Clifton Pugh'un kırmızı-yeşil ayırtımı
Avustralyalı sanatçı Clifton Pugh'un biyografisinde anormal renk görüşüne sahip olduğu belgelenmiştir. Renk görüşü bozukluklarının kalıtsal özellikleri dolayısıyla araştırmacılar Pugh'un neredeyse tamamen kırmızı yeşil renk körlüğüne sahip olduğu iddiasını desteklemek izçin hayatta kalan aile bireylerini incelemeyi de ihmal etmediler.
Van Gogh'un "sarı tabloları"
Van Gogh'un ağır depresyon ya da şizofreni hastası olduğu yönünde iddialar bulunuyor. Tabloları incelendiğinde görmenin bulandığı mavi renginin azaldığı sarının ise arttığı ortaya konuyor. Bu belirtilerin yaşlılık kataraktında bulunduğu, diyabetik kataraktta ise loş ortamda normale yakın görmeye nazaran ışıklı ortamda azalan ve ışıkların etrafında haleler görmeyle uyumlu görme yakınmasının belirginleştiğinin altı çiziliyor. Görme bozukluğunun dikkat çekici yön olduğu kaydedilirken araştırmacılar katarakta bağlı olarak birçok resminde sarı hakimiyetine dikkati çekmekteler
İlham veren çalışmalar
Keith Salmon diyabetik retinopati tanısı konmuş görme engelli bir ressam. Teşhis konduktan sonra yalnızca sanatsal çalışmalarını ve resim yapma arzusunu eksiltmedi.Epilepsi hastalığı belirgin hal kazandıktan sonra ise John Bramblitt 10 yıl önce görme yetisini kaybetmiş, resim yapmayı ise bırakmamış. Teksas'ta engelli hakları için de ilham veren bir sanatçı olarak çevresinde ünlenmiş bir kişidir.

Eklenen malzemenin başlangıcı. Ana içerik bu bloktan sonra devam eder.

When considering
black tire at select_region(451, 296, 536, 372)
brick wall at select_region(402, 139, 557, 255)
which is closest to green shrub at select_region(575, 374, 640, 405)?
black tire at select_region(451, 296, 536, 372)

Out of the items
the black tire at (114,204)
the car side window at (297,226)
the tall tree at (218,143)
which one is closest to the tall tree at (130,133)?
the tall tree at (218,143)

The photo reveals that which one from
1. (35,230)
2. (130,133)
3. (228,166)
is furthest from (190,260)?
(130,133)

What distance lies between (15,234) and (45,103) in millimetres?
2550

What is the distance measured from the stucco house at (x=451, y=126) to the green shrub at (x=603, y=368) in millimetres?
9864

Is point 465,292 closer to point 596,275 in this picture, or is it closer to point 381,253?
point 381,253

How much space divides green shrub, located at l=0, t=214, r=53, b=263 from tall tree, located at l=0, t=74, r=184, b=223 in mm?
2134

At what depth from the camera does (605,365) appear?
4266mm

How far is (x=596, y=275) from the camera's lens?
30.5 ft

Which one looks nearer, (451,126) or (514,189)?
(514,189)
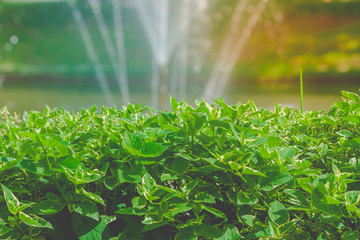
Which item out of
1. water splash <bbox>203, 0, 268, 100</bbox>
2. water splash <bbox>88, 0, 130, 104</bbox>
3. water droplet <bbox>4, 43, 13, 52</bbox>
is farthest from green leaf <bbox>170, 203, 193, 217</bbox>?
water droplet <bbox>4, 43, 13, 52</bbox>

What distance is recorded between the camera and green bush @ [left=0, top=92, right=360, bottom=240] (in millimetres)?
980

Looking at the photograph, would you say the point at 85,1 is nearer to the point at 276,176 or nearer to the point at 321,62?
the point at 321,62

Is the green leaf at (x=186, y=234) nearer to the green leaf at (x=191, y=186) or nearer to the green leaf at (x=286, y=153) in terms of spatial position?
the green leaf at (x=191, y=186)

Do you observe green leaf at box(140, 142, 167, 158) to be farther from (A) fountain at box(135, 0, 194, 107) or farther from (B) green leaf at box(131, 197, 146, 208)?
(A) fountain at box(135, 0, 194, 107)

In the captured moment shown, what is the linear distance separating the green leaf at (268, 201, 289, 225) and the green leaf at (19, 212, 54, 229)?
1.77 ft

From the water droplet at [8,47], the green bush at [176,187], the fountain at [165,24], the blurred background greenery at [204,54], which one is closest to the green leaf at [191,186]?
→ the green bush at [176,187]

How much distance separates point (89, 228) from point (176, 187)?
0.29m

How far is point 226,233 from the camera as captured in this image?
1007 mm

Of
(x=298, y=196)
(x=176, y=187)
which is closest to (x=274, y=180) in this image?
(x=298, y=196)

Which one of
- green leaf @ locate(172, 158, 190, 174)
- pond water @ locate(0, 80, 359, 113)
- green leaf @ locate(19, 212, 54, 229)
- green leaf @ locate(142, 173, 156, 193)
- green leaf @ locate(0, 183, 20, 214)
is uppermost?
pond water @ locate(0, 80, 359, 113)

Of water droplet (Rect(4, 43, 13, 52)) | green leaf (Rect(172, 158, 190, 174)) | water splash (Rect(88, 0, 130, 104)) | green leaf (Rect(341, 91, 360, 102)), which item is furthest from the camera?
water splash (Rect(88, 0, 130, 104))

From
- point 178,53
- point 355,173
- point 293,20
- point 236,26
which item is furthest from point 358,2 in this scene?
point 355,173

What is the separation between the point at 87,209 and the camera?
0.98 meters

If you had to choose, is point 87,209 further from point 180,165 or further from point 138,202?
point 180,165
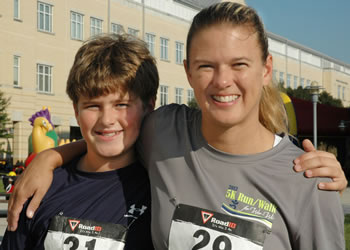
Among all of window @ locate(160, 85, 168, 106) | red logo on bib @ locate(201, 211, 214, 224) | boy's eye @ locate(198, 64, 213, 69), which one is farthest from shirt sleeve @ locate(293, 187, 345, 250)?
window @ locate(160, 85, 168, 106)

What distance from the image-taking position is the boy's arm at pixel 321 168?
229 centimetres

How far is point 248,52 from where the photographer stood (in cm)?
239

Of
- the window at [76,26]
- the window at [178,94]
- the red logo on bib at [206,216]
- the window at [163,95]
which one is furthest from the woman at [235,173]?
the window at [178,94]

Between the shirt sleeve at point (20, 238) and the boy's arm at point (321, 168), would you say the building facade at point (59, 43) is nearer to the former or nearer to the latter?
the shirt sleeve at point (20, 238)

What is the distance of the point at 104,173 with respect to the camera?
2867 millimetres

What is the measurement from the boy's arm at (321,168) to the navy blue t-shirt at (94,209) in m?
0.84

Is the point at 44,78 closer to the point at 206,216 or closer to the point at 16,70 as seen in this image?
the point at 16,70

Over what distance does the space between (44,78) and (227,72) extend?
29.0 m

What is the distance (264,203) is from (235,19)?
2.66ft

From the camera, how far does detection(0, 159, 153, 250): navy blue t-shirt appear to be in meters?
2.68

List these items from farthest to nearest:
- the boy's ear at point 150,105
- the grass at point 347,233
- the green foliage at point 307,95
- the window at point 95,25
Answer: the green foliage at point 307,95 < the window at point 95,25 < the grass at point 347,233 < the boy's ear at point 150,105

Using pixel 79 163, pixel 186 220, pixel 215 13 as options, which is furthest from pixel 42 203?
pixel 215 13

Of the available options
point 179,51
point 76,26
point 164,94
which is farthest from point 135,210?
point 179,51

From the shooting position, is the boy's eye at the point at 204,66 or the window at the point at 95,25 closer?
the boy's eye at the point at 204,66
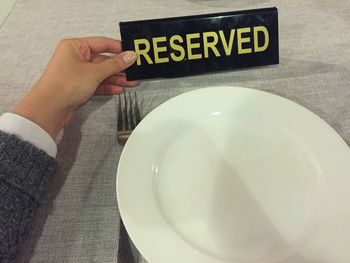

Görme kaybı yaşanmasına rağmen
30'lu yaşların ortasındda Sargy Mann gözlerinin her ikisinde de katarak nedeniyle körleşmeye başlarken yılmadan başarılı tablolar ortaya koymasını bilmiştir.Aynı şekilde optik sinir tümörüne marız kalan Jeff Hanson ciddi oranda görme kaybı yaşamış, boyama tekniğini daha da geliştirerek paletini firçasını kullanmaya devam etmiş. İngiliz Ressam Rachel Gadsden de görsel bir sanatçı olarak işlerini ivme kazandırırken Philip Barlow da gözleri miyop insanların dünyayı görmekte yaşadıkları sorunları canlı biçimde resmederek başarılı çalışma ortaya koyuyor. Barlow'un tabloları odaklanmadan çekilşim fotoğraflara benzetiliyor.